Like a teacher on a lecture circuit, Bisi continues her exhortation for safety of minors like herself, offering safety rules as well. “Say no, no, no in a thunderous voice, even if it’s someone in your family, a teacher, a friend, or someone else you care about.” Other safety guarantees, she advises, “is to move away and run as fast as you can, tell an adult you can trust and keep telling over and over until you get help.”

How can the very young know that they are being violated? The author answers through her plucky heroine. There is usually a sense of shame after the act, becoming confused, feeling icky and sad. Anger is also part of the resulting trauma for abused children.

A fulltime corporate lawyer and passionate advocate for children’s rights, it is no surprise Mrs. Tinubu wrote this charming and timely publication on a worrisome issue. A recent UNICEF report, for instance, states that “one in four girls and 10 percent of boys in Nigeria are victims of sexual violence, and of the children who reported violence, fewer than five out of a 100 received any form of support.”

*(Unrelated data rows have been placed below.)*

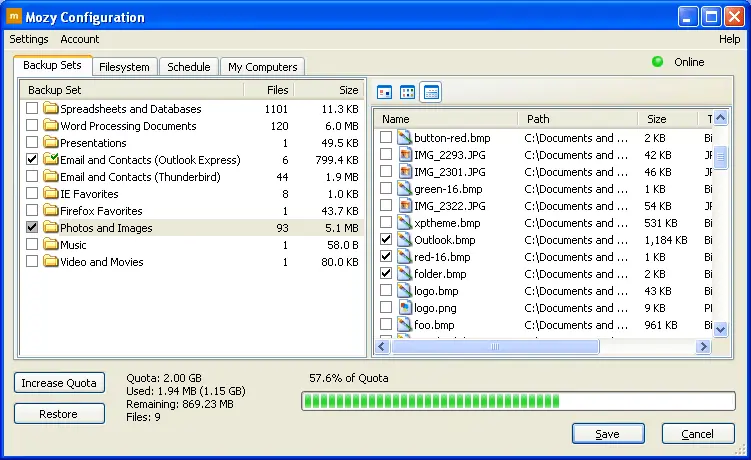 MozyHome 2.38.0.668
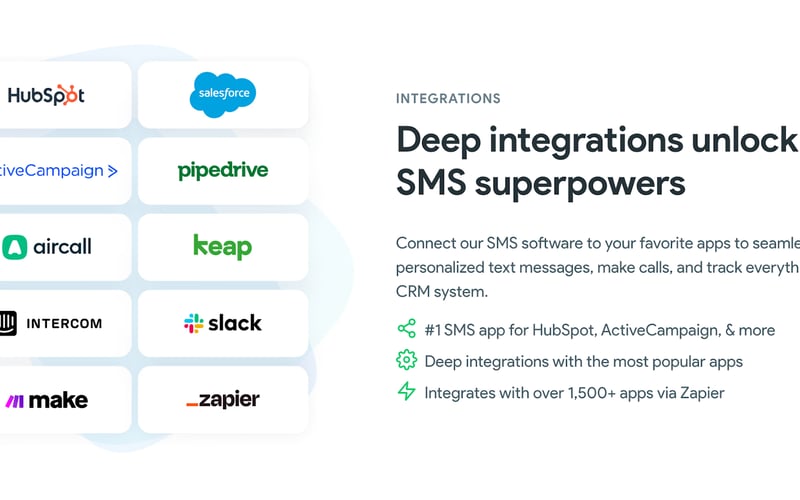 Salesmsg screenshot 3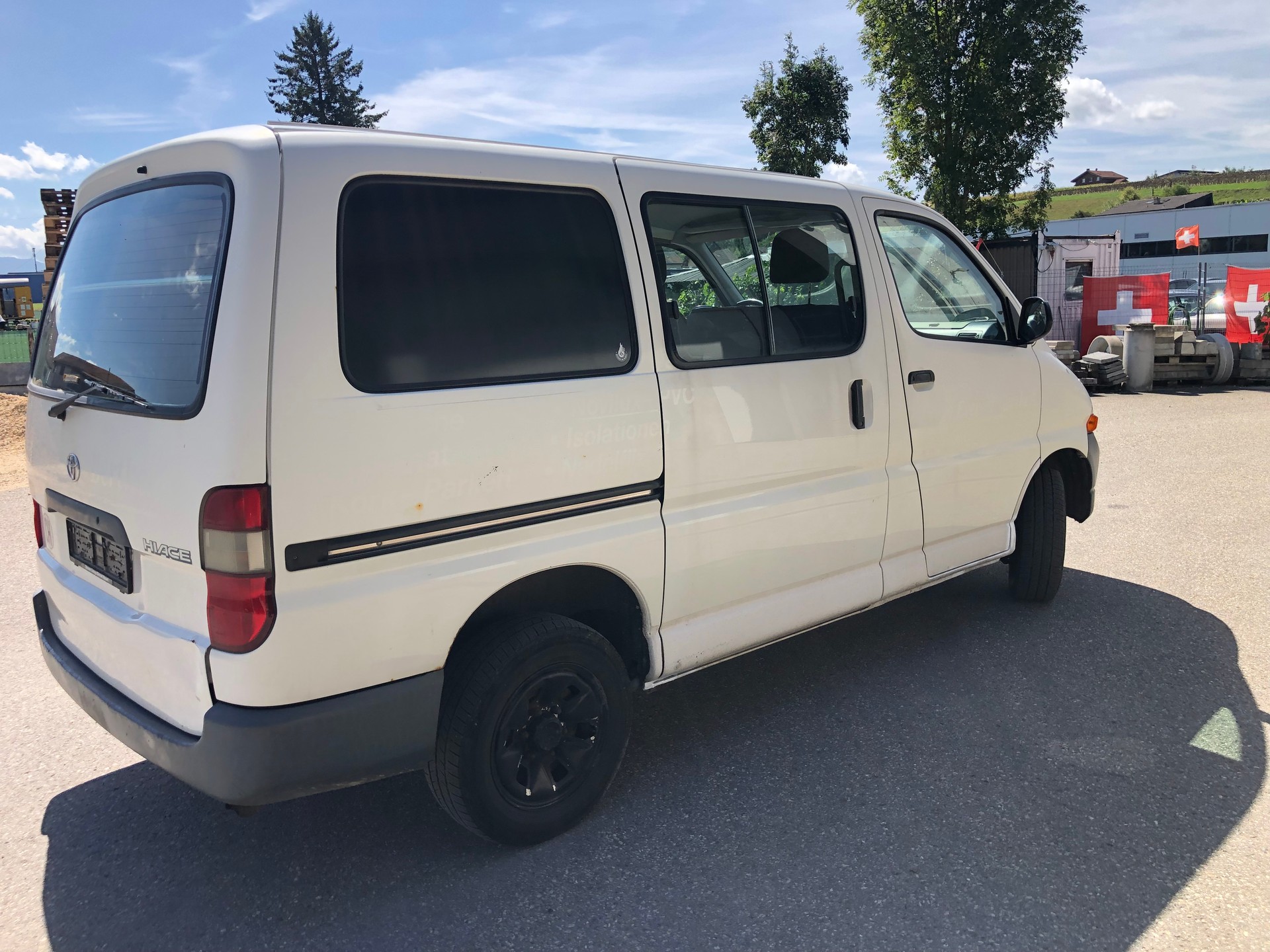 TOYOTA Hiace 2.7 Van 4x4-image-3
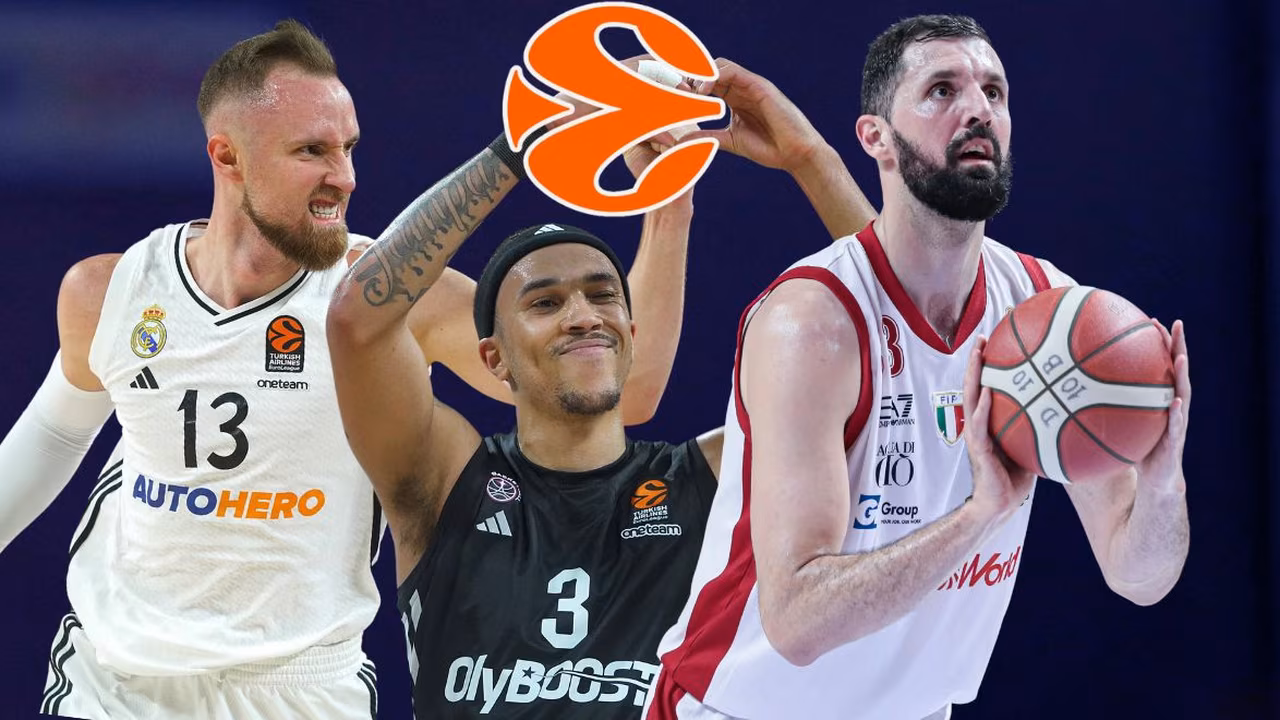 ⁠Los fichajes más buscados de la Euroliga de baloncesto para este verano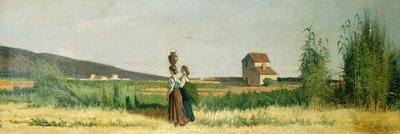 Livorno vannbærer av Giovanni Fattori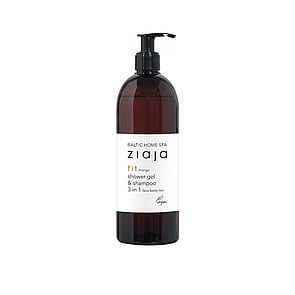 Ziaja Baltic Home Spa Fit Shower Gel & Shampoo 3-In-1 500ml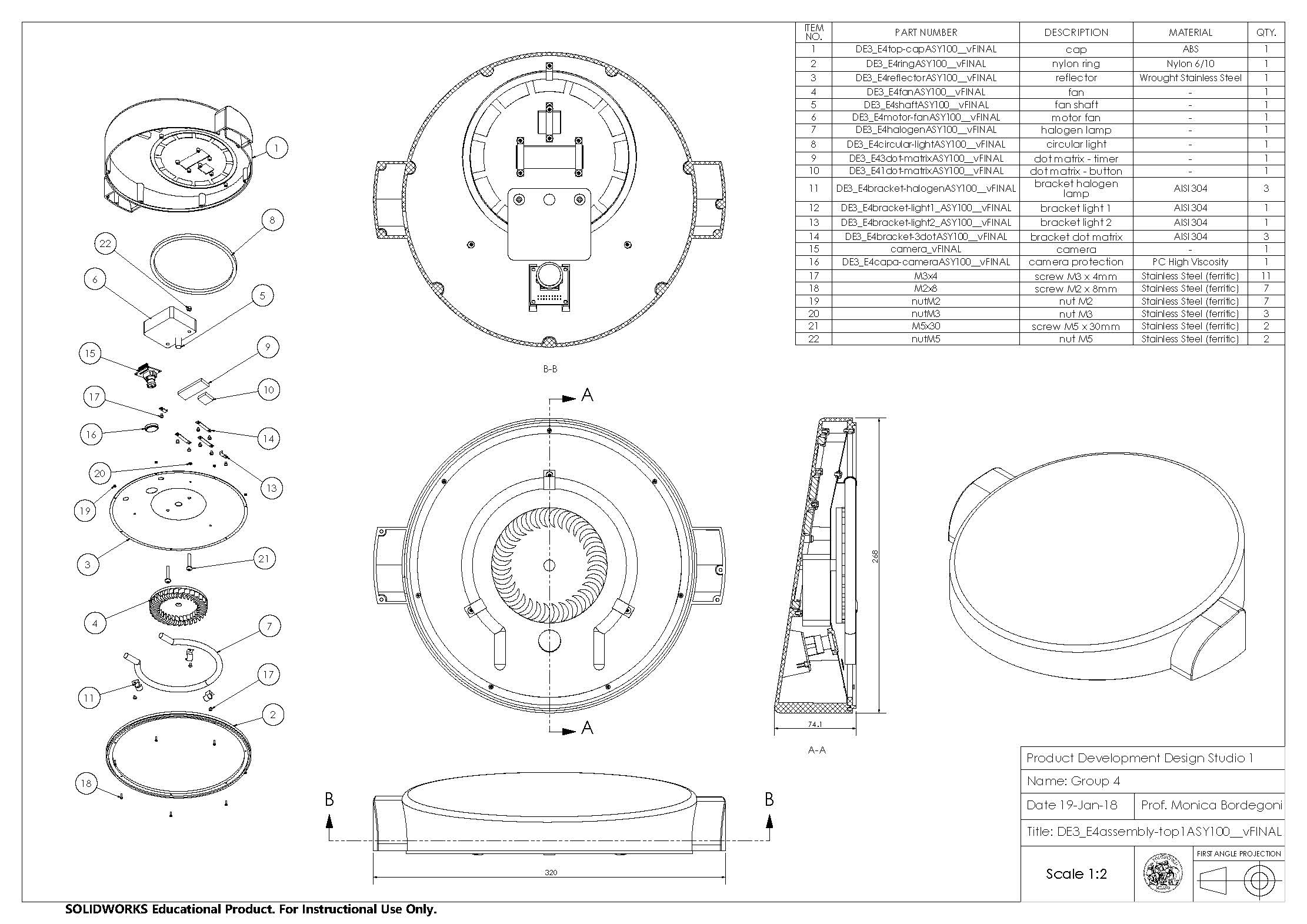Technical drawing 2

There was the case of a five-year-old girl in Lagos Mainland who was serially abused by a 65-year-old man. The victim’s mother and the man lived in the same compound. Like play, like play, as they say, the man used to refer the tot as “my wife,” to the mother’s delight. The unsuspecting mum used to leave her daughter with the said man, allowing him to em, em, em…

At any rate, the abuser was found out not because the little girl grassed on him to her mother. According to the mum, she was bathing her daughter one day and she kept crying that she was feeling pains between her legs. Pampered with a particular favourite pastry, the girl finally let on that uncle so and so used to do things to her. The mother confronted the paedophile who owned up to his crime.

For such victims, Mrs. Tinubu has a foundation, Cee Cee Yara Foundation, with a multi-disciplinary team of counsellors, social workers, child advocates, lawyers and forensic interviewers” to prevent child sexual abuse and to provide access to care, information, protection and emergency intervention for children who have experienced sexual abuse or who are at risk.”

Well-bound for a longer shelf life or as a coffee-table read, Bisi is The Boss comes in attractive colours and hard-to-forget illustrations. At the public presentation on Friday May 27, 2022 – Children’s Day – at The Wing, an events centre on Victoria Island, Lagos, the author stated thusly: “BIsi is The Boss amounts to an all-encompassing read not only simplifying the difficult subject of abuse but also providing a bonding platform between guardians and the children in their care. The storyline follows Bisi, a well-informed little girl who teaches young children through this important book how to identify inappropriate behaviours and create body boundaries.”

Continuing, Mrs. Tinubu says her book “is a guide for adults and care givers on how to protect the little ones from child sexual abuse, a perverse act that permeates the society through households, peer groups, schools, religious establishments and other layers of interactions…we live in an environment that is battling with harmful acts against innocent children, especially child sexual abuse.”

It is hard to deny that cases of child abuse are on the increase in Nigeria. This is why Bisi is The Boss is not only timely but also “raises important issues on child abuse and how best to handle it and protect children from sexual predators.”

The major character herself is a Nigerian but the author addresses her message to young women all over the world by the Global Child Helplines just at the end of the book, sort of reading like an Index. Starting with Africa, The Americas, Asia, Europe and the Middle East, she lists all the telephone lines of most of the countries of the world where you can reach helpers easily.

Readers will be surprised to find helplines of nations like Afghanistan, Antigua, Aruba, Barbuda, Maldives and so on. In her wisdom, the author has translated Bisi is The Boss into the three major languages – Igbo, Hausa and Yoruba – in Nigeria. What the government can do to complement her effort is to make Bisi required reading in primary schools in the country.